Water blocks and condensate drop out near the wellbore in a gas reservoir can cause rapid production decline. The liquid (water/condensate) is trapped near the wellbore due to strong capillary forces and/or viscous fingering of gas through the liquid. To remove this liquid, alcoholic solvents are injected into the near wellbore area; however, this remedial solution needs to be reapplied in case of any subsequent water or condensate banking in the well. In this paper, we present a preventive and permanent chemical treatment for the removal of water and condensate blocks. Three types of tests have been conducted to evaluate the performance of the chemical system which include contact angle, imbibition and core flow test. A total of 41 chemicals have been tested using contact angle and imbibition tests and only 2 chemicals, A5 and A6 were selected for core flow test as they were stable at high temperature and did not damage the cores excessively during the imbibition tests. The core treated with a solution containing 5% A5 and 95% brine (2-wt% KCl) in the core flow test gave higher clean up of trapped water due to reduction in capillary force. This treatment system also shows a better alteration of the formation wettability from liquid wet to non-liquid wet conditions compared to the other chemical systems tested.

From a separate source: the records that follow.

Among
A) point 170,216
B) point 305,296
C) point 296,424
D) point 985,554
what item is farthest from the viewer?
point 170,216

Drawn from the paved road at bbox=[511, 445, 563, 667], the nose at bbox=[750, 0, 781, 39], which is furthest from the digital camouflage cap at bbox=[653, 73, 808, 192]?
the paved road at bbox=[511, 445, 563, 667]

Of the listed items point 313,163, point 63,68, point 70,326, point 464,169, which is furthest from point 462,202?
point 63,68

Water blocks occur when large quantities of water enter a low-pressure formation and decrease the relative permeability of oil/gas1–6. A significant decline in productivity can occur due to this phenomenon. Loss of water to the formation can occur during drilling, completion, matrix stimulation, fracturing and other operations that use large amounts of water. A similar phenomenon is also observed in gas condensate reservoirs when the bottomhole pressure is lower than the dew point pressure. In this case, the liquid condensate that drops out of the gas phase near the wellbore region blocks the flow of gas7–15.

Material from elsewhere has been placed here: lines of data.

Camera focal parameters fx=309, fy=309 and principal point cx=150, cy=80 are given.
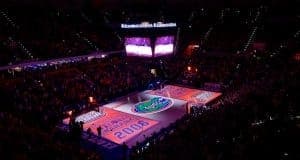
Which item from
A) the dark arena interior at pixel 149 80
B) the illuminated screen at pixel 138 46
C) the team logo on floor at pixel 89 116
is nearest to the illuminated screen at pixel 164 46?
the dark arena interior at pixel 149 80

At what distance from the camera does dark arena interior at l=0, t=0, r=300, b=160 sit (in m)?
10.5

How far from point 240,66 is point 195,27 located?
933cm

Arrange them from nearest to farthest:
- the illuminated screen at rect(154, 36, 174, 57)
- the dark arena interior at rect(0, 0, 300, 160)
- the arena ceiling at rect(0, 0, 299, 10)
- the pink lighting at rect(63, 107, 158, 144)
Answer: the dark arena interior at rect(0, 0, 300, 160) < the pink lighting at rect(63, 107, 158, 144) < the illuminated screen at rect(154, 36, 174, 57) < the arena ceiling at rect(0, 0, 299, 10)

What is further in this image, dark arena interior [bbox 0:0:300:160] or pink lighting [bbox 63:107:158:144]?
pink lighting [bbox 63:107:158:144]

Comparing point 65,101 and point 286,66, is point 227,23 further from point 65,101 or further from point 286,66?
point 65,101

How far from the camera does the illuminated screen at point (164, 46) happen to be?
74.0ft

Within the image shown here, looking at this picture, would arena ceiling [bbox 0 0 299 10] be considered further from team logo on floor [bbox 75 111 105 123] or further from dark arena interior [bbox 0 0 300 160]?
team logo on floor [bbox 75 111 105 123]

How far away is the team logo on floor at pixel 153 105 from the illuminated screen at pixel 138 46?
4.00m

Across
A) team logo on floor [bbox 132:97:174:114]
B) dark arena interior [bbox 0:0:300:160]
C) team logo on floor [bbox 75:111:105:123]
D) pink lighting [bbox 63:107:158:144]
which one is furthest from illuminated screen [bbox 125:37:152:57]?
team logo on floor [bbox 75:111:105:123]

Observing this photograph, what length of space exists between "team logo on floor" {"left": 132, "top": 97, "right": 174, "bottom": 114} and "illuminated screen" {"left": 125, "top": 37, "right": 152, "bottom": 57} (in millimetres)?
4002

Water can be trapped in the formation because of high capillary pressure or viscous fingering of gas through the water. In addition, several other factors such as reservoir heterogeneity, the presence of water sensitive clays, wettability of the formation etc can aid in the trapping of water in the formation. During the production phase, gas displaces the water trapped near the well bore or the fracture face and in the process fingers through the region of high water saturation. The amount of water displaced depends on the drawdown and the capillary pressure of the formation. If the drawdown is low, experiments in low permeability water-wet cores (high capillary pressure) show that greater than 90% of the injected water can be trapped in the formation. After the gas breaks through the water, the remaining water is primarily removed from the formation due to evaporation. The rate of evaporation is dependent on the gas flow rate and can take very long if the flow rate is low 4,16–19.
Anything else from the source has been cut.